For the first time, Australian citizens (and permanent residents) who live on Norfolk Island will qualify for Medicare-funded health treatment and prescription medication under the Pharmaceutical Benefits Scheme.

You may also choose to purchase private health insurance for private patient treatment on the mainland of Australia.

  • Can I join Defence Health?

    If you have full Medicare entitlements then you may like to consider taking out private health insurance. To join Defence Health you will need to have an eligible connection to the Australian Defence Force. Call us on 1800 335 425 to join. 

  • Do I need private health insurance?

    That’s something only you can decide. But you should keep in mind that you’ll need to travel to the mainland to access a private hospital or accredited general treatment providers. If you would like to discuss your needs, give us a call on 1800 335 425. 

  • How do I get a quote?

    If you would like to get a quote and discuss your needs, give us a call on 1800 335 425. 

  • Can I claim for ambulance services through private health insurance?

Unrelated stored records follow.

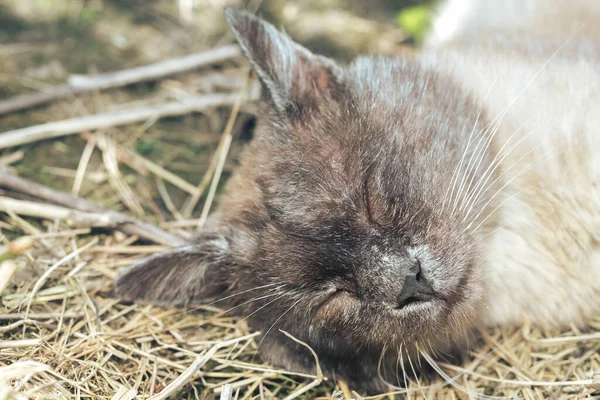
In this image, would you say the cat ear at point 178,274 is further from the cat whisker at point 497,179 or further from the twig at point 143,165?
the cat whisker at point 497,179

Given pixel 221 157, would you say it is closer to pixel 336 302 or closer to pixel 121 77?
pixel 121 77

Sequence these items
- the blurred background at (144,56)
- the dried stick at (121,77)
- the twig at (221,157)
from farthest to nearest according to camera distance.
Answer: the dried stick at (121,77) → the blurred background at (144,56) → the twig at (221,157)

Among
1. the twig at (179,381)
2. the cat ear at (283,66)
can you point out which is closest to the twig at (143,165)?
the cat ear at (283,66)

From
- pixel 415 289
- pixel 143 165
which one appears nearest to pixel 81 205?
pixel 143 165

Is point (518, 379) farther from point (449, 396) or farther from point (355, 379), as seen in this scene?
point (355, 379)

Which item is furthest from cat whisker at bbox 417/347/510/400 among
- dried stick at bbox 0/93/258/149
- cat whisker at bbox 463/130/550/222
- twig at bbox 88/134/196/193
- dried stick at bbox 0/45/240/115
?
dried stick at bbox 0/45/240/115

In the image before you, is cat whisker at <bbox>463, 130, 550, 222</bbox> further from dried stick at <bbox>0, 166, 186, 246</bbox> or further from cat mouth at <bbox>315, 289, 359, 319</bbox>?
dried stick at <bbox>0, 166, 186, 246</bbox>
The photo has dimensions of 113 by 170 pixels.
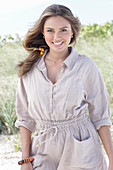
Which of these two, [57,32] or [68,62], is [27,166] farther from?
[57,32]

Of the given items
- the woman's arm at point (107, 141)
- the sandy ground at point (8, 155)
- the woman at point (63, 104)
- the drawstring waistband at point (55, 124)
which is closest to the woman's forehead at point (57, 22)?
the woman at point (63, 104)

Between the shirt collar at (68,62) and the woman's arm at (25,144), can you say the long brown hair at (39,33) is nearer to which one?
the shirt collar at (68,62)

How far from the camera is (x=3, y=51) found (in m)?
6.66

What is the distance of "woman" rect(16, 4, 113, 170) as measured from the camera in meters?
1.65

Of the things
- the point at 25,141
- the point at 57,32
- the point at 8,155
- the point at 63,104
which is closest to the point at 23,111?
the point at 25,141

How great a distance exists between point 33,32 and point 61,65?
0.97 feet

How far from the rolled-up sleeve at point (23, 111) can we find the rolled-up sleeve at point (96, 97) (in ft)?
1.23

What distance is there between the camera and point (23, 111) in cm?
181

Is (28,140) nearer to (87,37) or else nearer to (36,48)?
(36,48)

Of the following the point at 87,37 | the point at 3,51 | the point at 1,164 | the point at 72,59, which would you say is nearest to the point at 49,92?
the point at 72,59

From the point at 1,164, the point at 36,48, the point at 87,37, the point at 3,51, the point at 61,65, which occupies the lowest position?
the point at 1,164

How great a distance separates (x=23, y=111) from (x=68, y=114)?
31 centimetres

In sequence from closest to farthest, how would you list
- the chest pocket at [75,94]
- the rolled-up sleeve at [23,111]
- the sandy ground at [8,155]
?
1. the chest pocket at [75,94]
2. the rolled-up sleeve at [23,111]
3. the sandy ground at [8,155]

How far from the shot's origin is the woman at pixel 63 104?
5.42ft
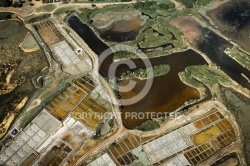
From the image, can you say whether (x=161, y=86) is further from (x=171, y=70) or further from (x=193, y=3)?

    The Australian Government will cover the cost of emergency medical evacuation. To access a private hospital for elective surgery, you will need to fund your own travel to the mainland.

  • How does Lifetime Health Cover affect me?

    Lifetime Health Cover is the government loading designed to encourage people into private health insurance earlier in life and to maintain it throughout life. It makes cover more expensive for people who take our private health insurance later.

    To allow for the changes on Norfolk Island, you have until 1 July 2017 to join a private health fund without any penalty – no matter how old you are. If you do not take out cover before then, the normal Lifetime Health Cover rules will apply.

    You will not incur a penalty if you never take out private health insurance. 

  • What if I currently have overseas visitor health cover?

    We will recognise the level of overseas visitor health cover you have held and waive the waiting periods on Defence Health cover (as appropriate).

  • How do I find out if my provider is accredited?

    You can claim benefits for treatment by accredited providers only. You should ask a provider if they meet the Australian accreditation standards and hold registration with the appropriate professional association. Services currently provided on Norfolk Island do not qualify for private health insurance benefits. 

  • Where can I find information about the Medicare Levy Surcharge and Government Rebate?

    You can find information about the Medicare Levy Surcharge and Government Rebate on the Department of Health website.